# Record extracts start

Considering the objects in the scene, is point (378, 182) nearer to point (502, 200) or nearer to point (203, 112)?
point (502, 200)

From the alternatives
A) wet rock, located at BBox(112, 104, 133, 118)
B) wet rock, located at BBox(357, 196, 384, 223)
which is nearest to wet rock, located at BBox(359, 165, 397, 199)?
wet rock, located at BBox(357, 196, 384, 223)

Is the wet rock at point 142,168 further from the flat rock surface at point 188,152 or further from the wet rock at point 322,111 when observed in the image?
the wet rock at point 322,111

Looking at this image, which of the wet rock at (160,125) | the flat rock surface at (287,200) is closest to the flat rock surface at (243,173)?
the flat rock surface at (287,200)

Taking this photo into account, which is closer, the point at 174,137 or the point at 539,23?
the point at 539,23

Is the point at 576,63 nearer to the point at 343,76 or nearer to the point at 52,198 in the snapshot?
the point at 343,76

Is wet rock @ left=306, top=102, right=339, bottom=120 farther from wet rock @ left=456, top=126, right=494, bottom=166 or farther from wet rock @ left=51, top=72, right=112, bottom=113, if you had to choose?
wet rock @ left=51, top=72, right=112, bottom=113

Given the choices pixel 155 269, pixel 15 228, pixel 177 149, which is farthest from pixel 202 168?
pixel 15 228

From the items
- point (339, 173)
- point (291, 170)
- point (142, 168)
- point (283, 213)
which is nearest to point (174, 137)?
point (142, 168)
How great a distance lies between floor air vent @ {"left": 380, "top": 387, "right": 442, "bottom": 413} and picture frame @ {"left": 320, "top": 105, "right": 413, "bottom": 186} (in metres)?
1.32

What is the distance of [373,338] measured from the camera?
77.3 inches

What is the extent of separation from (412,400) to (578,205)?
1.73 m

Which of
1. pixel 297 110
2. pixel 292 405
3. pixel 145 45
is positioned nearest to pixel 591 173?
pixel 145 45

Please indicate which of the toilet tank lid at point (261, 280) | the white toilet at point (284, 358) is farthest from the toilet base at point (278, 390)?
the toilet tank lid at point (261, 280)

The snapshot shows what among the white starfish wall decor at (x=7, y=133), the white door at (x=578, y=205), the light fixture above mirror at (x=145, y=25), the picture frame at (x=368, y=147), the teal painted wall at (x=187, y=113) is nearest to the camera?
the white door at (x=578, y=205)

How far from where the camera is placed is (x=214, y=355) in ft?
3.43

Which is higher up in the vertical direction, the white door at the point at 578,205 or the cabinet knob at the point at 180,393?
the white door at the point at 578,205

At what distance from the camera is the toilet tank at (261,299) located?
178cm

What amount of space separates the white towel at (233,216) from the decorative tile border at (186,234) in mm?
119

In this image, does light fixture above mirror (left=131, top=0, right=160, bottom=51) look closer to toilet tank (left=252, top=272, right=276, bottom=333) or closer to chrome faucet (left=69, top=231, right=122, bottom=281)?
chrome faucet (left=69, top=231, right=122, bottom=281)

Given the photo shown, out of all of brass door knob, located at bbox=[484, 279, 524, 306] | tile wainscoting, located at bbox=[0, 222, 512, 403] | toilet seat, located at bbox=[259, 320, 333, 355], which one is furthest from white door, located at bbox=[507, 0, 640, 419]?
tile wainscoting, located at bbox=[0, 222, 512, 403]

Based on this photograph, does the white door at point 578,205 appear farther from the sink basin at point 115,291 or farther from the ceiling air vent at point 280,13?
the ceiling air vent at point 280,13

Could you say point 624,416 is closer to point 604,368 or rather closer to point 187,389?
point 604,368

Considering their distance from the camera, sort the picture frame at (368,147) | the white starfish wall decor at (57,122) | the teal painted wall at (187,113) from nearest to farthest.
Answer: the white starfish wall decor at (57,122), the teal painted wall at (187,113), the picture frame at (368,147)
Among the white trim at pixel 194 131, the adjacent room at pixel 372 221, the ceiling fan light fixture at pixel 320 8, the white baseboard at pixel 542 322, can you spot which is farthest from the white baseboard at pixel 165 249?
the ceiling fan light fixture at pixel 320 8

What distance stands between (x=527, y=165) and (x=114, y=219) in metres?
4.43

# Record extracts end

=== What to work on ===
Please reproduce the entire listing, exactly as shown.

=== Answer in full ===
Considering the objects in the scene, is point (378, 182) nearer to point (502, 200) or nearer to point (203, 112)?
point (502, 200)

From the alternatives
A) wet rock, located at BBox(112, 104, 133, 118)
B) wet rock, located at BBox(357, 196, 384, 223)
which is nearest to wet rock, located at BBox(359, 165, 397, 199)?
wet rock, located at BBox(357, 196, 384, 223)

Is the wet rock at point 142,168 further from the flat rock surface at point 188,152 or further from the wet rock at point 322,111 when observed in the image?
the wet rock at point 322,111

Looking at this image, which of the wet rock at (160,125) | the flat rock surface at (287,200) is closest to the flat rock surface at (243,173)?
the flat rock surface at (287,200)

Taking this photo into account, which is closer, the point at 174,137 or the point at 539,23?
the point at 539,23

Is the point at 576,63 nearer to the point at 343,76 or nearer to the point at 52,198 in the snapshot?
the point at 343,76

Is wet rock @ left=306, top=102, right=339, bottom=120 farther from wet rock @ left=456, top=126, right=494, bottom=166 or farther from wet rock @ left=51, top=72, right=112, bottom=113, if you had to choose?
wet rock @ left=51, top=72, right=112, bottom=113

Given the choices pixel 155 269, pixel 15 228, pixel 177 149, which is farthest from pixel 202 168?
pixel 15 228

From the items
- point (339, 173)
- point (291, 170)
- point (142, 168)
- point (283, 213)
which is nearest to point (174, 137)?
point (142, 168)
How great a distance lies between floor air vent @ {"left": 380, "top": 387, "right": 442, "bottom": 413} and picture frame @ {"left": 320, "top": 105, "right": 413, "bottom": 186} (in metres)?
1.32

What is the distance of [373,338] measured from the camera?
77.3 inches

What is the extent of separation from (412,400) to (578,205)?
1.73 m

Which of
1. pixel 297 110
2. pixel 292 405
3. pixel 145 45
is positioned nearest to pixel 591 173?
pixel 145 45

Please indicate which of the toilet tank lid at point (261, 280) | the white toilet at point (284, 358) is farthest from the toilet base at point (278, 390)?
the toilet tank lid at point (261, 280)

The snapshot shows what among the white starfish wall decor at (x=7, y=133), the white door at (x=578, y=205), the light fixture above mirror at (x=145, y=25), the picture frame at (x=368, y=147), the teal painted wall at (x=187, y=113) is nearest to the camera?
the white door at (x=578, y=205)

How far from where the camera is placed is (x=214, y=355) in ft?
3.43

Which is higher up in the vertical direction, the white door at the point at 578,205 or the cabinet knob at the point at 180,393?
the white door at the point at 578,205

At what distance from the camera is the toilet tank at (261,299) located?
178cm

What amount of space separates the white towel at (233,216) from the decorative tile border at (186,234) in mm?
119

In this image, does light fixture above mirror (left=131, top=0, right=160, bottom=51) look closer to toilet tank (left=252, top=272, right=276, bottom=333) or closer to chrome faucet (left=69, top=231, right=122, bottom=281)?
chrome faucet (left=69, top=231, right=122, bottom=281)

Given the photo shown, out of all of brass door knob, located at bbox=[484, 279, 524, 306] | tile wainscoting, located at bbox=[0, 222, 512, 403] | toilet seat, located at bbox=[259, 320, 333, 355], which one is furthest from white door, located at bbox=[507, 0, 640, 419]?
tile wainscoting, located at bbox=[0, 222, 512, 403]

Based on this photograph, does the white door at point 578,205 appear farther from the sink basin at point 115,291 or farther from the ceiling air vent at point 280,13?
the ceiling air vent at point 280,13

Could you say point 624,416 is closer to point 604,368 or rather closer to point 187,389?
point 604,368

Considering their distance from the camera, sort the picture frame at (368,147) | the white starfish wall decor at (57,122) | the teal painted wall at (187,113) from nearest to farthest.
Answer: the white starfish wall decor at (57,122), the teal painted wall at (187,113), the picture frame at (368,147)
Among the white trim at pixel 194 131, the adjacent room at pixel 372 221, the ceiling fan light fixture at pixel 320 8, the white baseboard at pixel 542 322, can you spot which is farthest from the white baseboard at pixel 165 249?
the ceiling fan light fixture at pixel 320 8

What distance stands between (x=527, y=165) and (x=114, y=219) in metres?
4.43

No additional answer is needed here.